Nicolas Cage stars as two versions of himself: a has-been who can’t land a decent role & an imaginary-friend version of his younger, more successful self that occasionally swoops in for pep talks. Admittedly, it’s fun to watch these two Nic Cages make out in one of the only instant-classic Cagian stunts anyone will remember from this film after the next few months (thanks to its potential for “Not the bees!” style memeage).  The problem is that only one of those versions of Nic Cage ever existed in the real world: the imaginary one. He was a genuine Hollywood movie star in his youth; that is undeniable. It’s the positioning of the “real”, modern Nic Cage as a total loser who hasn’t been doing anything worthy of his talents since the action-blockbuster heyday of movies like Face/Off, The Rock, and Con Air that rings embarrassingly false.  While a lot of dismissive cynics consider Cage more meme than actor at this point, anyone who’s regularly engaging with his output knows he’s in his full-on auteur period, putting in consistently great, idiosyncratic work for smaller, more niche audiences that are always happy to see him. 

Pedro Pascal plays a true believer, a proud member of that niche audience who challenges Cage’s total-loser narrative.  His claim that “Mandy is a masterpiece” is the only acknowledgement that the Nicolas Cage brand is still going strong.  Most of the other references to his acting work are stuck in his 80s & 90s heyday, citing Guarding Tess & Captain Corelli’s Mandolin as Nic Cage deep cuts.  Pascal’s enthusiasm for Cage’s talents makes the film mildly affable, especially as Cage gradually bonds with his #1 fan as a genuine, cherished friend.  There’s a plot in which the real-life Nic Cage gets recruited by the CIA for a covert spy mission on Pascal’s remote island compound (again, covering territory already run into the ground by Samberg on Weekend Update), but the movie’s at its sweetest & most recommendable when it focuses on the two dudes just being good buds, talking about movies & enjoying each other’s company.  It’s too bad the premise is so outdated and the jokes are such a constant eyeroll.  When it’s not commenting on Cage’s memeability or lost celebrity, it’s halfway cute.

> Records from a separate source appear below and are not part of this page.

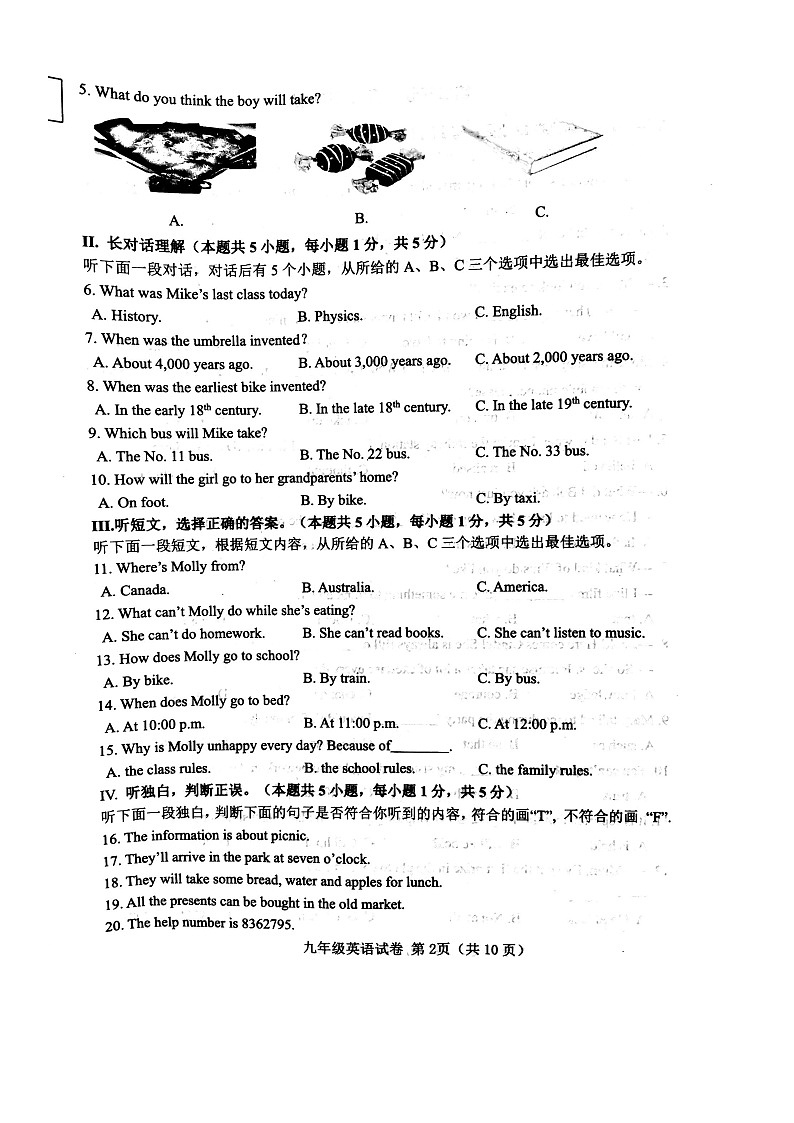 2020-2021学年大连市金普新区九年级上英语期末试卷第2页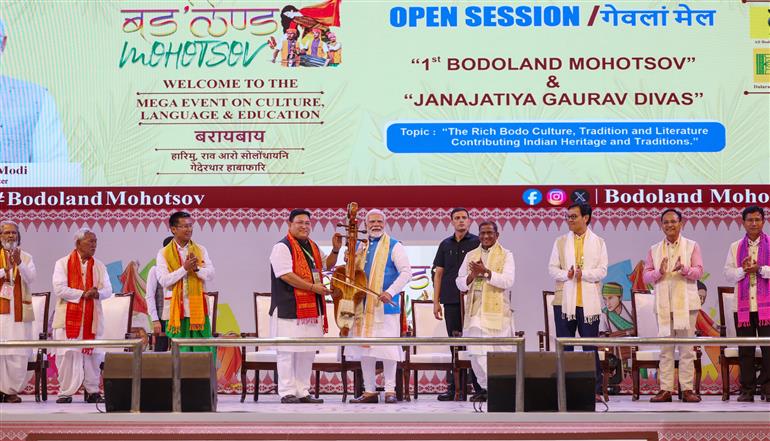 PM graced the inauguration of 1st ‘Bodoland Mohotsov’ at SAI Indira Gandhi Sports Complex, in New Delhi on November 15, 2024.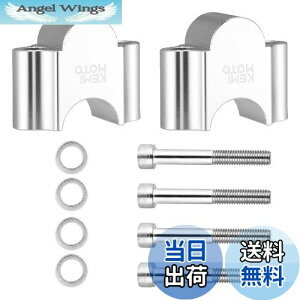 �y���������zKEMIMOTO �n���h���|�X�g �o�C�N �n���h���X�y�[�T�[ �ėp �F�F�V���o�[�A�T�C�Y�F30mm�A�b�v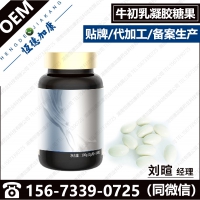 牛初乳凝胶糖果加工湖南食字号SC软胶囊OEM代加工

I will credit The Unbearable Weight of Massive Talent with this: it got me thinking about Nic Cage’s Hollywood celebrity heyday in a way I haven’t engaged with much in recent years.  There was once a time when he could play Normal Guys in films like The Family Man & It Could Happen to You without raising an eyebrow.  That era has decisively come to an end and is likely worth revisiting, but that doesn’t mean he hasn’t been doing anything worthwhile in recent years.  Nicolas Cage is not a loser.  He is not a stale, stagnant meme.  He is our best working actor, and he gets more fascinating every year.  I likely should have looked to Keith Phipps’s new book Age of Cage for a more nuanced summation of where Cage is currently at (and where he’s already been) instead of expecting that kind of up-to-date critical analysis from a best-bros comedy about the CIA.  Still, it’s hard to laugh at a joke you’ve already heard a thousand times before, especially when the setup to the punchlines is no longer anchored to the modern world.